PROMPT - Extract all data as written.
◆ ◆ ◆ ◆ ◆
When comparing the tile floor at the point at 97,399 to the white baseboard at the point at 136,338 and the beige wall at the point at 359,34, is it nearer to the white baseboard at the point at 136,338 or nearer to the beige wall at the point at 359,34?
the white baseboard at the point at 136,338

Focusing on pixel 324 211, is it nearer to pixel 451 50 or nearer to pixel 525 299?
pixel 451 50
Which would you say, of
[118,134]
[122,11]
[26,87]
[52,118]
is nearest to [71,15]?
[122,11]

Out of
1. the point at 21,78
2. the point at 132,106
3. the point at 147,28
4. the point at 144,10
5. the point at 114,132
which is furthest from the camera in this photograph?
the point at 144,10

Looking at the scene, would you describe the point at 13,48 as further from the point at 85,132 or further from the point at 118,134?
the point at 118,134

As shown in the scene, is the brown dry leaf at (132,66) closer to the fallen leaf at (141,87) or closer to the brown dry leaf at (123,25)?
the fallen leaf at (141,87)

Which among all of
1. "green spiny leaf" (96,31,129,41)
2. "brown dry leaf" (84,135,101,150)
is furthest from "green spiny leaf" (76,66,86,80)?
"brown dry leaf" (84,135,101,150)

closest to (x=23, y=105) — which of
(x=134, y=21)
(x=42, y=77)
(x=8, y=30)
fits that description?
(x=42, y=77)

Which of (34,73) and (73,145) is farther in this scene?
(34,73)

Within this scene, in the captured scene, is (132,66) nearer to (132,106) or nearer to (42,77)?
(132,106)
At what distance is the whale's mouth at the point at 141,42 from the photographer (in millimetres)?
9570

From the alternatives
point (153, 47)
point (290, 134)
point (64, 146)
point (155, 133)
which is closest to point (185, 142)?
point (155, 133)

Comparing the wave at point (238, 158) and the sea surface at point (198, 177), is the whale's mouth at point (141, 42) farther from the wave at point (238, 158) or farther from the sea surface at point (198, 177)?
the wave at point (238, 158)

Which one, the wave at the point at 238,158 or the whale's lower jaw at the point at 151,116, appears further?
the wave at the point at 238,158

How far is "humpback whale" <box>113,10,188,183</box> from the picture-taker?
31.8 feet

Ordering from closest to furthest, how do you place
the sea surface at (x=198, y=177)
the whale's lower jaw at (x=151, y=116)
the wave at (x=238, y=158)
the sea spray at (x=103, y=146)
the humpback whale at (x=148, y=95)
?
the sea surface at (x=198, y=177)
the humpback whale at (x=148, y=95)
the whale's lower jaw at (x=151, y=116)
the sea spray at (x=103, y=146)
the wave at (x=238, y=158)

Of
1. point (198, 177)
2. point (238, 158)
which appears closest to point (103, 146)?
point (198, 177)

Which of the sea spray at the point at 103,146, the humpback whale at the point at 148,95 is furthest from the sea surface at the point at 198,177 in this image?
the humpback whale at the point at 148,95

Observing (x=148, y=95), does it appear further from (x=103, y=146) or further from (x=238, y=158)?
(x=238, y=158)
◆ ◆ ◆ ◆ ◆
ANSWER TO THIS PROBLEM -
When comparing the tile floor at the point at 97,399 to the white baseboard at the point at 136,338 and the beige wall at the point at 359,34, is it nearer to the white baseboard at the point at 136,338 or nearer to the beige wall at the point at 359,34?
the white baseboard at the point at 136,338

Focusing on pixel 324 211, is it nearer to pixel 451 50 or nearer to pixel 525 299?
pixel 451 50
Which would you say, of
[118,134]
[122,11]
[26,87]
[52,118]
is nearest to [71,15]?
[122,11]

Out of
1. the point at 21,78
2. the point at 132,106
3. the point at 147,28
4. the point at 144,10
5. the point at 114,132
which is furthest from the camera in this photograph?
the point at 144,10

Looking at the scene, would you describe the point at 13,48 as further from the point at 85,132 or further from the point at 118,134?
the point at 118,134

As shown in the scene, is the brown dry leaf at (132,66) closer to the fallen leaf at (141,87) or closer to the brown dry leaf at (123,25)?
the fallen leaf at (141,87)

Which among all of
1. "green spiny leaf" (96,31,129,41)
2. "brown dry leaf" (84,135,101,150)
is furthest from "green spiny leaf" (76,66,86,80)?
"brown dry leaf" (84,135,101,150)

closest to (x=23, y=105) — which of
(x=134, y=21)
(x=42, y=77)
(x=8, y=30)
fits that description?
(x=42, y=77)

Which of (34,73) and (73,145) is farther in this scene?
(34,73)

Within this scene, in the captured scene, is (132,66) nearer to (132,106) or nearer to (42,77)?
(132,106)
At what distance is the whale's mouth at the point at 141,42 from the photographer (in millimetres)?
9570

From the alternatives
point (153, 47)
point (290, 134)
point (64, 146)
point (155, 133)
which is closest to point (185, 142)?
point (155, 133)

Comparing the wave at point (238, 158) and the sea surface at point (198, 177), is the whale's mouth at point (141, 42) farther from the wave at point (238, 158) or farther from the sea surface at point (198, 177)?
the wave at point (238, 158)

Which one, the wave at the point at 238,158 or the whale's lower jaw at the point at 151,116, appears further?
the wave at the point at 238,158

How far is "humpback whale" <box>113,10,188,183</box> from the picture-taker?
31.8 feet

Ordering from closest to furthest, how do you place
the sea surface at (x=198, y=177)
the whale's lower jaw at (x=151, y=116)
the wave at (x=238, y=158)
the sea spray at (x=103, y=146)
the humpback whale at (x=148, y=95)
?
the sea surface at (x=198, y=177)
the humpback whale at (x=148, y=95)
the whale's lower jaw at (x=151, y=116)
the sea spray at (x=103, y=146)
the wave at (x=238, y=158)

Of
1. point (198, 177)
2. point (238, 158)
which appears closest to point (103, 146)?
point (198, 177)

Which of the sea spray at the point at 103,146, the humpback whale at the point at 148,95 is furthest from the sea surface at the point at 198,177 in this image?
the humpback whale at the point at 148,95

Observing (x=148, y=95), does it appear further from (x=103, y=146) or further from (x=238, y=158)?
(x=238, y=158)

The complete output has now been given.